En 2009, le suspect avait été interpellé avec quelque 400 autres militants néonazis pour s’être attaqué le 1er mai à Dortmund (ouest) à un rassemblement de la Fédération allemande des syndicats (DBG), a indiqué lundi sur son site Der Spiegel. Il avait écopé de sept mois de prison. Il est connu des services de police pour d’autres faits de violence ou de détention d’armes, ajoute l’hebdomadaire.

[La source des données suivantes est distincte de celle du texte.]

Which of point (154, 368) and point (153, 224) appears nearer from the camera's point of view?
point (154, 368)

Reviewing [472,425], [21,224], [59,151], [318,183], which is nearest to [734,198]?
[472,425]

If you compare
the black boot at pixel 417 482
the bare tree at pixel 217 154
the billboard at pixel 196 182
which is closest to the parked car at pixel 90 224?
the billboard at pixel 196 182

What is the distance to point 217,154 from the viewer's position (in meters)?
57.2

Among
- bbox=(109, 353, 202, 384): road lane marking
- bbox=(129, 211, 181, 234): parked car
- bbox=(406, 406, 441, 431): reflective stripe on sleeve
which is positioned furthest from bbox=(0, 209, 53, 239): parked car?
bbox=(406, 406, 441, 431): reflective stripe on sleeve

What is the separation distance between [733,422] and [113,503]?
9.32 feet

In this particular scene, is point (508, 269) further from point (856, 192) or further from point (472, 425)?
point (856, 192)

« Dans l’état actuel des investigations, nous partons du principe que nous avons affaire à un arrière-plan d’extrême droite » pour expliquer les motivations de cet assassinat qui a choqué le pays, a déclaré à la presse le porte-parole du parquet. Le parquet général de Karlsruhe, compétent en matière terroriste ou de crime organisé, s’appuie notamment, pour étayer cette thèse, sur le passé du suspect, un homme de 45 ans proche de la mouvance néonazie et déjà condamné pour des faits de violences, notamment contre un foyer de migrants.

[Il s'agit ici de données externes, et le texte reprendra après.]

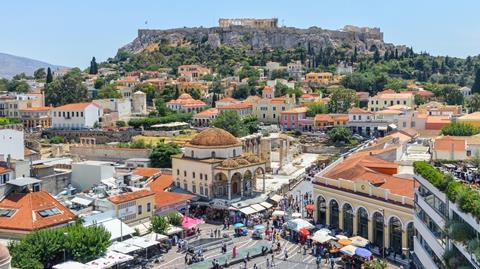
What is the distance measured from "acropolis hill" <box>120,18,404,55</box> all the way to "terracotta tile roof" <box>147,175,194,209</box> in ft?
369

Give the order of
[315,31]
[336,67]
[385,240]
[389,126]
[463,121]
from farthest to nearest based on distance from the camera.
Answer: [315,31] < [336,67] < [389,126] < [463,121] < [385,240]

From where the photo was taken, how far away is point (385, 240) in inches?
1356

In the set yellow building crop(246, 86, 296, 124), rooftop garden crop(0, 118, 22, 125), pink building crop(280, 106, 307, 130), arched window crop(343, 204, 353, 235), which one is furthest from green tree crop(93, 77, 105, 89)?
arched window crop(343, 204, 353, 235)

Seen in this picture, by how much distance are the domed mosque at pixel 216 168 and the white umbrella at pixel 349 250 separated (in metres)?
13.3

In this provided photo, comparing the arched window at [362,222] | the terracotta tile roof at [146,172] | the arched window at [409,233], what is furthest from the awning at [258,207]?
the arched window at [409,233]

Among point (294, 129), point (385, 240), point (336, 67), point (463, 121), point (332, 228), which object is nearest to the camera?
point (385, 240)

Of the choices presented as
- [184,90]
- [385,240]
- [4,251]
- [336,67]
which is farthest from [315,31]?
[4,251]

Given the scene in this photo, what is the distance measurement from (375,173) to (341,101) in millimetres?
59045

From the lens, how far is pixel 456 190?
21.4 meters

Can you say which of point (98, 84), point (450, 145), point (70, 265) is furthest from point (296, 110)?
point (70, 265)

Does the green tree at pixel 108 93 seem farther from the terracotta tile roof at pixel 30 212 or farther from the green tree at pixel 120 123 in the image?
the terracotta tile roof at pixel 30 212

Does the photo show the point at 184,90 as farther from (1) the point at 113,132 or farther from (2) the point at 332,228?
(2) the point at 332,228

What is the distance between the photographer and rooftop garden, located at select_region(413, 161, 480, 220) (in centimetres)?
2017

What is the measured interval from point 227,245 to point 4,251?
17412 millimetres
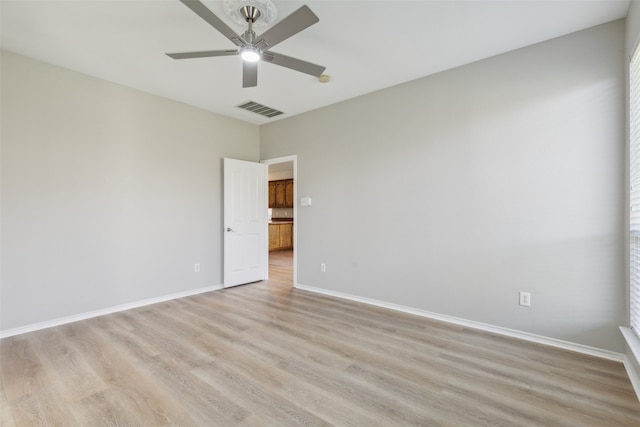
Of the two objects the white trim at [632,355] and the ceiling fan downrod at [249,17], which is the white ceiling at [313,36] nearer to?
the ceiling fan downrod at [249,17]

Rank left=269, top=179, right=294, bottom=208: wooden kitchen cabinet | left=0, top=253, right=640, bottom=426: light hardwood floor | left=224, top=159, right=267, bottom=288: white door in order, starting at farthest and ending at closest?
1. left=269, top=179, right=294, bottom=208: wooden kitchen cabinet
2. left=224, top=159, right=267, bottom=288: white door
3. left=0, top=253, right=640, bottom=426: light hardwood floor

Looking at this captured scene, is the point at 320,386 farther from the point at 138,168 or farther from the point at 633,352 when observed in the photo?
the point at 138,168

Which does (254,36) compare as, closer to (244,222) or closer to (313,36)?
(313,36)

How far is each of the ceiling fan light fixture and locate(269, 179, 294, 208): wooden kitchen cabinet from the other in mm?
7603

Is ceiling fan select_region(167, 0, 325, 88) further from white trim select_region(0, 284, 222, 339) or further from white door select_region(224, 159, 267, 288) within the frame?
white trim select_region(0, 284, 222, 339)

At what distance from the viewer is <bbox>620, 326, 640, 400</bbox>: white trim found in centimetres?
188

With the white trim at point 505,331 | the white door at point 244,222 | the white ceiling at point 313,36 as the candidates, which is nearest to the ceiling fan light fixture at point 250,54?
the white ceiling at point 313,36

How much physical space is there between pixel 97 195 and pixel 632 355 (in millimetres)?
5042

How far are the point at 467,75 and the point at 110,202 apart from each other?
13.9 ft

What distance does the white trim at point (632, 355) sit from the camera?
188 cm

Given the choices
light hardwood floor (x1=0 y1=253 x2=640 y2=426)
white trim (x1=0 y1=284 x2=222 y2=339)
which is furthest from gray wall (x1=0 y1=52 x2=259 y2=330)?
light hardwood floor (x1=0 y1=253 x2=640 y2=426)

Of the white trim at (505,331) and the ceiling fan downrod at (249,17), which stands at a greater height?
the ceiling fan downrod at (249,17)

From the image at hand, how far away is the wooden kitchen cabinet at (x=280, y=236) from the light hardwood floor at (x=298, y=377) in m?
5.77

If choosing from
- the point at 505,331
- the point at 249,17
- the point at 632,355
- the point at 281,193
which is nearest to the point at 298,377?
the point at 505,331
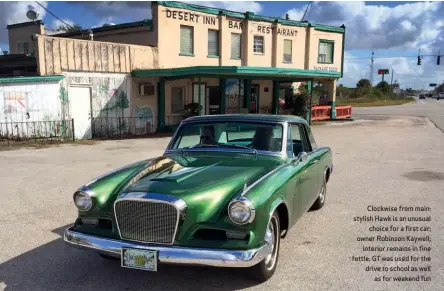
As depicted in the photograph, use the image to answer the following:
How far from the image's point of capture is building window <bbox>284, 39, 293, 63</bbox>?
23.4 meters

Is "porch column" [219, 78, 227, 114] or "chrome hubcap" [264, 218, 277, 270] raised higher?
"porch column" [219, 78, 227, 114]

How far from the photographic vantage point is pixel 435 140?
612 inches

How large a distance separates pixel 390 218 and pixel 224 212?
3286 mm

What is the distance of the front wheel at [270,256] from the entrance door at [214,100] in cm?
1714

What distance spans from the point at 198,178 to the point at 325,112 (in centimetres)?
2414

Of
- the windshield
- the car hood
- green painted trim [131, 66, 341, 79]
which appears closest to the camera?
the car hood

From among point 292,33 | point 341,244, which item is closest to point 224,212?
point 341,244

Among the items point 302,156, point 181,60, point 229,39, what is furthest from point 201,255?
point 229,39

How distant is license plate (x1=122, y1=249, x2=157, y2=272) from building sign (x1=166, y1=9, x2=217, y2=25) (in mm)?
16055

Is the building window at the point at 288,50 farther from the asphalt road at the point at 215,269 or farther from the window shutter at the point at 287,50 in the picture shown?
the asphalt road at the point at 215,269

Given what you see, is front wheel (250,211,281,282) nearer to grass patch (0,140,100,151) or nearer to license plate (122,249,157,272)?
license plate (122,249,157,272)

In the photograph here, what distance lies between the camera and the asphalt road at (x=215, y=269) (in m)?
3.72

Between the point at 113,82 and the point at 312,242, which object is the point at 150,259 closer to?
the point at 312,242

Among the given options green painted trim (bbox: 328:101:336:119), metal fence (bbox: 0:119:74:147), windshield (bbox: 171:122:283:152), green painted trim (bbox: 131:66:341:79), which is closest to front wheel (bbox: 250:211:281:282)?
windshield (bbox: 171:122:283:152)
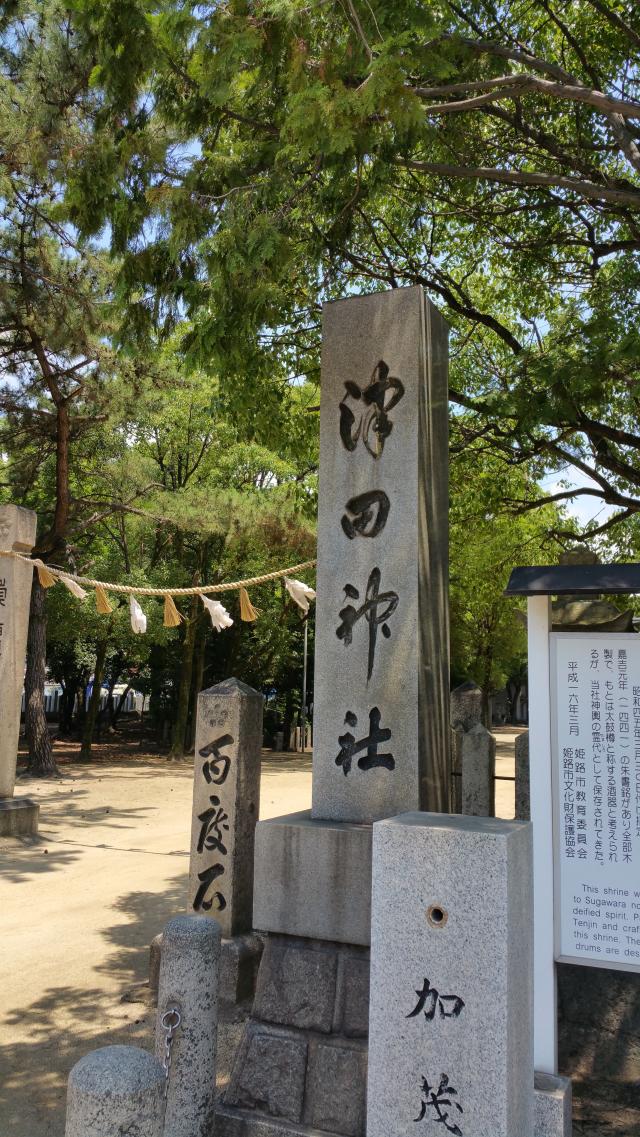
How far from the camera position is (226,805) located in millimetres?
6133

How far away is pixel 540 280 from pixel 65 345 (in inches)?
306

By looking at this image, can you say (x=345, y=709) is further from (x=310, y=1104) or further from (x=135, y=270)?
(x=135, y=270)

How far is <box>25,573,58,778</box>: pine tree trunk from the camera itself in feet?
51.4

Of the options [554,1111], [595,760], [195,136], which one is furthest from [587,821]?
[195,136]

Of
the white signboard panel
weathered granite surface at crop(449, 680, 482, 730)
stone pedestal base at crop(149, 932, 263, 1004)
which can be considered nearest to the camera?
the white signboard panel

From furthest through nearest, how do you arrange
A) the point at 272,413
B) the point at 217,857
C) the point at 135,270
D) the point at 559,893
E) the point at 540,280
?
the point at 540,280, the point at 272,413, the point at 217,857, the point at 135,270, the point at 559,893

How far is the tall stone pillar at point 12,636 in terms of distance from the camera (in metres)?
10.5

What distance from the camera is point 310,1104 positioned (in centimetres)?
351

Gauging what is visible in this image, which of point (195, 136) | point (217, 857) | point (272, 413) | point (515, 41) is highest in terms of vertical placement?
point (515, 41)

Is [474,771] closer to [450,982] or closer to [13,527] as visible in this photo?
[13,527]

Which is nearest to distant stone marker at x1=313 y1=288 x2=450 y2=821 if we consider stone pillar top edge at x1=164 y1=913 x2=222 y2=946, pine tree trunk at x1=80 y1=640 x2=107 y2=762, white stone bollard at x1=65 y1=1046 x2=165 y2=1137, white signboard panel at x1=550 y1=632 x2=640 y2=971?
white signboard panel at x1=550 y1=632 x2=640 y2=971

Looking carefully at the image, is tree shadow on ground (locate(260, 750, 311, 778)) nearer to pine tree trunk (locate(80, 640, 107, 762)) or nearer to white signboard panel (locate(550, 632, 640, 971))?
pine tree trunk (locate(80, 640, 107, 762))

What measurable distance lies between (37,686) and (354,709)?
42.5 feet

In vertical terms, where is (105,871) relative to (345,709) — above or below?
below
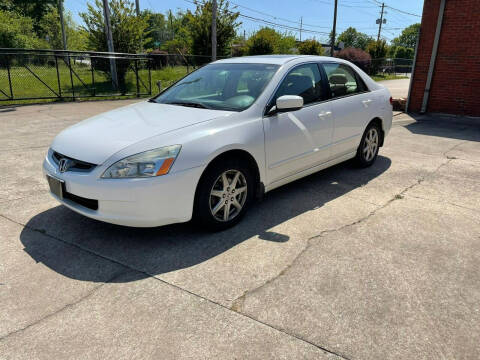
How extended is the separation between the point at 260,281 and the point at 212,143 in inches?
48.6

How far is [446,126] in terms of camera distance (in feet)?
31.2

Les enquêteurs tentent de déterminer s’il avait des complices, mais, a précisé le parquet, pour le moment « il n’y a aucun élément montrant que le suspect ait pu » agir dans le cadre d’un « groupuscule d’extrême droite » formé à cet effet. Une référence au groupuscule néonazi allemand NSU, responsable du meurtre d’une dizaine d’immigrés en Allemagne au début des années 2000.

L’arrestation a été menée sur la base de traces ADN retrouvées sur les vêtements de la victime. Après avoir exploré la piste privée, les enquêteurs se penchent désormais sur celle d’un mobile politique.

Une première depuis les années 1980 

Si le mobile politique devait être confirmé, il s’agirait du premier meurtre de cette nature depuis les attentats de la Fraction armée rouge à partir des années 1970. En 1981, ce groupe d’extrême gauche avait tué un ministre régional de l’Économie, membre du parti libéral FDP.

Il s’agirait en outre du premier homicide d’un élu motivé par des idées radicales de droite depuis le Second conflit mondial. En Grande-Bretagne, une députée travailliste avait été mortellement poignardée en 2016 par un sympathisant d’extrême droite.

Haine sur les réseaux sociaux 

En octobre 2015, après la décision d’Angela Merkel d’ouvrir les frontières à plusieurs centaines de milliers d’Irakiens et Syriens, il avait défendu les droits des réfugiés, s’attirant les foudres de l’extrême droite et des menaces de mort.

«Vous devez défendre les valeurs. Et quiconque ne représente pas ces valeurs peut quitter le pays à tout moment s’il n’est pas d’accord. C’est la liberté de tout Allemand», avait-il lancé lors d’une réunion publique.

Les hommages et articles consacrés à son décès ont suscité sur les réseaux sociaux une avalanche de commentaires, dont de nombreux saluant ce meurtre.

Un internaute s’était ainsi réjoui de la mort de « ce traître », un autre prévenant : « voilà ce qui arrivera à Merkel et aux autres ». Ces commentaires ont suscité des réactions outrées jusqu’au sommet de l’État.

« Voir quelqu’un susciter à ce point la haine, juste parce qu’il défend des opinions humanistes, marque pour moi le déclin des valeurs morales humaines », s’était ainsi alarmé le ministre conservateur de l’Intérieur, Horst Seehofer, pourtant très critique de la politique migratoire généreuse de la chancelière Merkel.

Le président de la République fédérale, Frank-Walter Steinmeier, avait lui pointé la « responsabilité » des plateformes de réseaux sociaux, sur lesquelles est « répandue cette haine ».